Each line is the metadata corresponding to each sample in youtube.txt
.
DSID |
VID |
Youtube link |
---|---|---|
34XnPr4YKpo8wE_mEl |
Z1Jilm0TZHY |
Test Environment¶
CPU: Intel(R) Xeon(R) CPU E5-2620 v4
Memory: 64GB
Storage: SSD
Dataset: Youtube(5.4GB)
N2 version: 0.1.7
NMSLIB version: 2.0.6
g++ (gcc): 7.3.1
Index Build Time¶
The following is a comparison of the index build times taken when using different numbers of threads. N2 builds index file 10~24% faster than NMSLIB.
Library |
1 Thread |
2 Threads |
4 Threads |
8 Threads |
16 Threads |
---|---|---|---|---|---|
N2 (Index Size: 3.7GB) |
4995.73 sec |
3018.57 sec |
1609.89 sec |
905.87 sec |
554.81 sec |
NMSLIB (Index Size: 3.9GB) |
6282.5 sec |
3996.88 sec |
2080.36 sec |
1106.18 sec |
613.18 sec |
Search Speed¶
The data below shows tradeoff between QPS(Queries Per Second) and accuracy.
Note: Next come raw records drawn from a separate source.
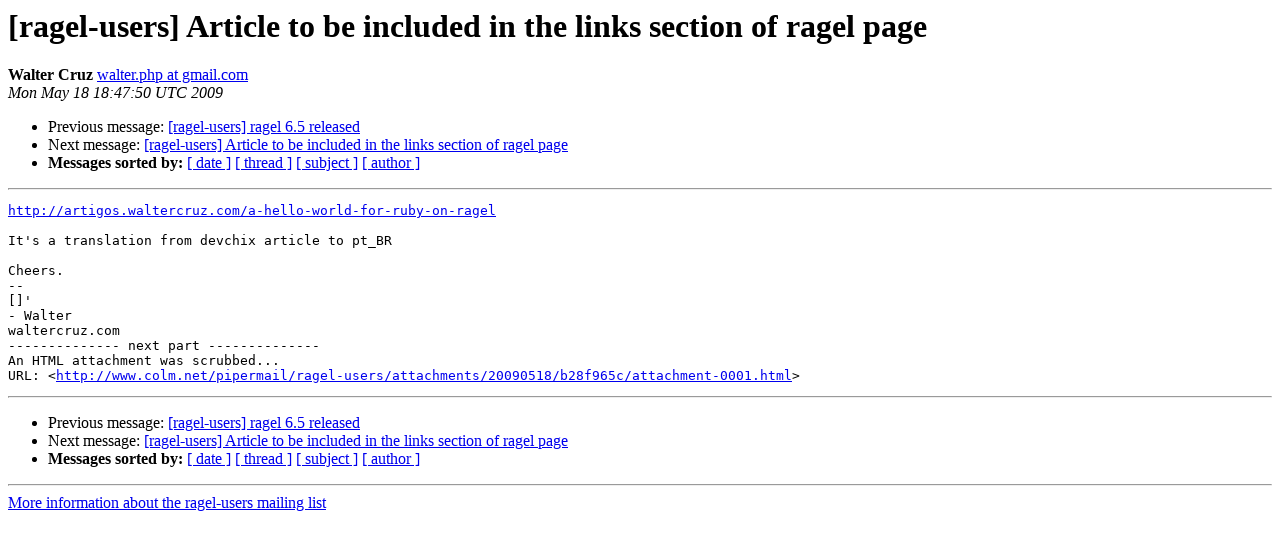

--- FILE ---
content_type: text/html; charset=utf-8
request_url: https://www.colm.net/pipermail/ragel-users/2009-May/002716.html
body_size: 827
content:
<!DOCTYPE HTML PUBLIC "-//W3C//DTD HTML 4.01 Transitional//EN">
<HTML>
 <HEAD>
   <TITLE> [ragel-users] Article to be included in the links section of ragel	page
   </TITLE>
   <LINK REL="Index" HREF="index.html" >
   <LINK REL="made" HREF="mailto:ragel-users%40colm.net?Subject=Re%3A%20%5Bragel-users%5D%20Article%20to%20be%20included%20in%20the%20links%20section%20of%20ragel%0A%09page&In-Reply-To=%3C32cabba0905181147h87bba44q769d2b7458ecee52%40mail.gmail.com%3E">
   <META NAME="robots" CONTENT="index,nofollow">
   <style type="text/css">
       pre {
           white-space: pre-wrap;       /* css-2.1, curent FF, Opera, Safari */
           }
   </style>
   <META http-equiv="Content-Type" content="text/html; charset=utf-8">
   <LINK REL="Previous"  HREF="002714.html">
   <LINK REL="Next"  HREF="002718.html">
 </HEAD>
 <BODY BGCOLOR="#ffffff">
   <H1>[ragel-users] Article to be included in the links section of ragel	page</H1>
    <B>Walter Cruz</B> 
    <A HREF="mailto:ragel-users%40colm.net?Subject=Re%3A%20%5Bragel-users%5D%20Article%20to%20be%20included%20in%20the%20links%20section%20of%20ragel%0A%09page&In-Reply-To=%3C32cabba0905181147h87bba44q769d2b7458ecee52%40mail.gmail.com%3E"
       TITLE="[ragel-users] Article to be included in the links section of ragel	page">walter.php at gmail.com
       </A><BR>
    <I>Mon May 18 18:47:50 UTC 2009</I>
    <P><UL>
        <LI>Previous message: <A HREF="002714.html">[ragel-users] ragel 6.5 released
</A></li>
        <LI>Next message: <A HREF="002718.html">[ragel-users] Article to be included in the links section of ragel page
</A></li>
         <LI> <B>Messages sorted by:</B> 
              <a href="date.html#2716">[ date ]</a>
              <a href="thread.html#2716">[ thread ]</a>
              <a href="subject.html#2716">[ subject ]</a>
              <a href="author.html#2716">[ author ]</a>
         </LI>
       </UL>
    <HR>  
<!--beginarticle-->
<PRE><A HREF="http://artigos.waltercruz.com/a-hello-world-for-ruby-on-ragel">http://artigos.waltercruz.com/a-hello-world-for-ruby-on-ragel</A>

It's a translation from devchix article to pt_BR

Cheers.
-- 
[]'
- Walter
waltercruz.com
-------------- next part --------------
An HTML attachment was scrubbed...
URL: &lt;<A HREF="http://www.colm.net/pipermail/ragel-users/attachments/20090518/b28f965c/attachment-0001.html">http://www.colm.net/pipermail/ragel-users/attachments/20090518/b28f965c/attachment-0001.html</A>&gt;
</PRE>

<!--endarticle-->
    <HR>
    <P><UL>
        <!--threads-->
	<LI>Previous message: <A HREF="002714.html">[ragel-users] ragel 6.5 released
</A></li>
	<LI>Next message: <A HREF="002718.html">[ragel-users] Article to be included in the links section of ragel page
</A></li>
         <LI> <B>Messages sorted by:</B> 
              <a href="date.html#2716">[ date ]</a>
              <a href="thread.html#2716">[ thread ]</a>
              <a href="subject.html#2716">[ subject ]</a>
              <a href="author.html#2716">[ author ]</a>
         </LI>
       </UL>

<hr>
<a href="http://www.colm.net/cgi-bin/mailman/listinfo/ragel-users">More information about the ragel-users
mailing list</a><br>
</body></html>
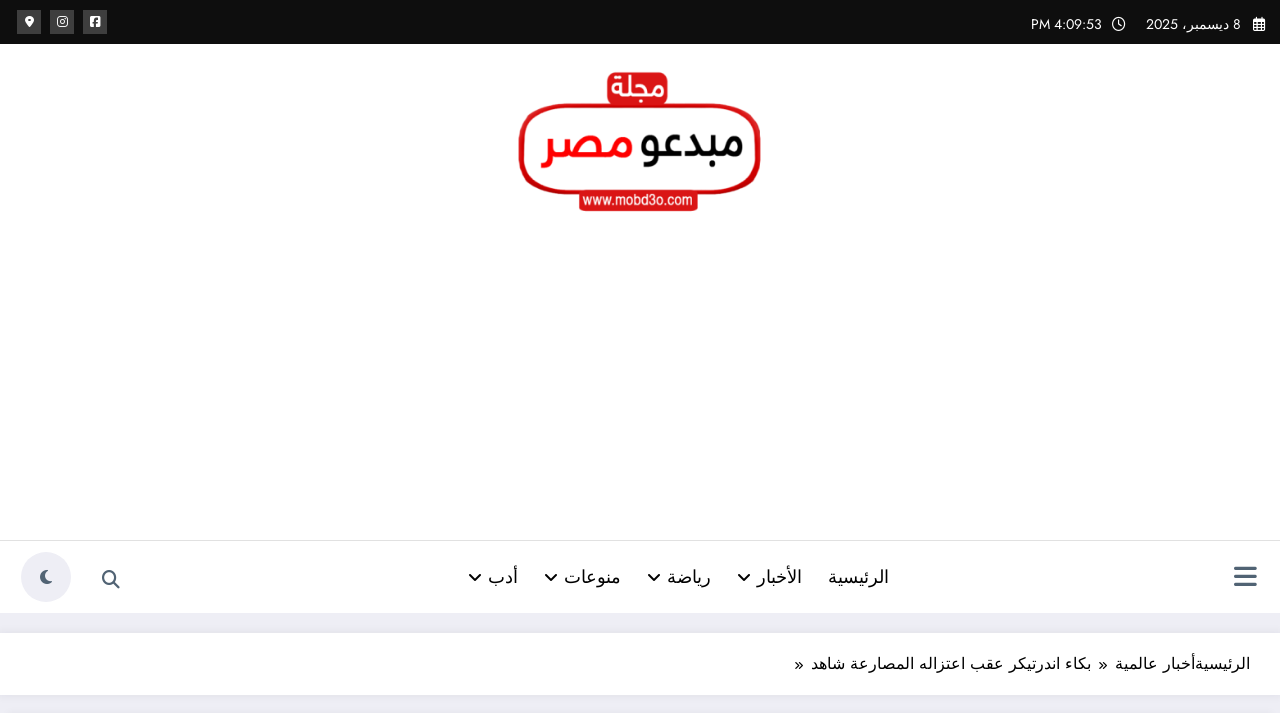

--- FILE ---
content_type: text/html; charset=utf-8
request_url: https://www.google.com/recaptcha/api2/aframe
body_size: 269
content:
<!DOCTYPE HTML><html><head><meta http-equiv="content-type" content="text/html; charset=UTF-8"></head><body><script nonce="5I-iWhGkFQr6YXBWK7pf3w">/** Anti-fraud and anti-abuse applications only. See google.com/recaptcha */ try{var clients={'sodar':'https://pagead2.googlesyndication.com/pagead/sodar?'};window.addEventListener("message",function(a){try{if(a.source===window.parent){var b=JSON.parse(a.data);var c=clients[b['id']];if(c){var d=document.createElement('img');d.src=c+b['params']+'&rc='+(localStorage.getItem("rc::a")?sessionStorage.getItem("rc::b"):"");window.document.body.appendChild(d);sessionStorage.setItem("rc::e",parseInt(sessionStorage.getItem("rc::e")||0)+1);localStorage.setItem("rc::h",'1765210192477');}}}catch(b){}});window.parent.postMessage("_grecaptcha_ready", "*");}catch(b){}</script></body></html>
Both N2 and NMSLIB shows similar search performance.
Parameter |
Search Time (N2) |
Accuracy (N2) |
Search Time (NMSLIB) |
Accuracy (NMSLIB) |
---|---|---|---|---|
M: 12, efCon: 100, efSearch: 25 |
0.000130227 |
0.52136 |
0.000155903 |
0.574523 |
M: 12, efCon: 100, efSearch: 50 |
0.000168451 |
0.736898 |
0.000197621 |
0.760703 |
M: 12, efCon: 100, efSearch: 100 |
0.000235572 |
0.908154 |
0.000247012 |
0.899827 |
M: 12, efCon: 100, efSearch: 250 |
0.000439563 |
0.971894 |
0.000486722 |
0.964502 |
M: 12, efCon: 100, efSearch: 500 |
0.000805385 |
0.988616 |
0.000871604 |
0.982023 |
M: 12, efCon: 100, efSearch: 750 |
0.00114534 |
0.993323 |
0.00129876 |
0.987889 |
M: 12, efCon: 100, efSearch: 1000 |
0.00148114 |
0.995105 |
0.00166815 |
0.99014 |
M: 12, efCon: 100, efSearch: 1500 |
0.00219379 |
0.996848 |
0.00241407 |
0.991855 |
M: 12, efCon: 100, efSearch: 2500 |
0.00348781 |
0.997529 |
0.00385025 |
0.993514 |
M: 12, efCon: 100, efSearch: 5000 |
0.00669571 |
0.99839 |
0.00744833 |
0.994425 |
M: 12, efCon: 100, efSearch: 10000 |
0.0132182 |
0.998577 |
0.014742 |
0.995269 |
M: 12, efCon: 100, efSearch: 50000 |
0.0627954 |
0.998814 |
0.0706788 |
0.995788 |
Memory Usage¶
The data below shows the amount of memory used to build the index file, which is measured as the difference between memory usage before and after building the index file. N2 uses 15% less memory than NMSLIB.
Library |
Memory Usage |
---|---|
N2 |
11222.48 MB |
NMSLIB |
13212.76 MB |
Conclusion¶
N2 builds index file faster and uses less memory than NMSLIB, while having a similar search speed performance.
The benchmark environment uses multiple threads for index builds but a single thread for searching. In a real production environment, you will need to run concurrent searches by multiple processes or multiple threads. N2 allows you to search simultaneously using multiple processes. With mmap support in N2, it works much more efficiently than other libraries, including NMSLIB.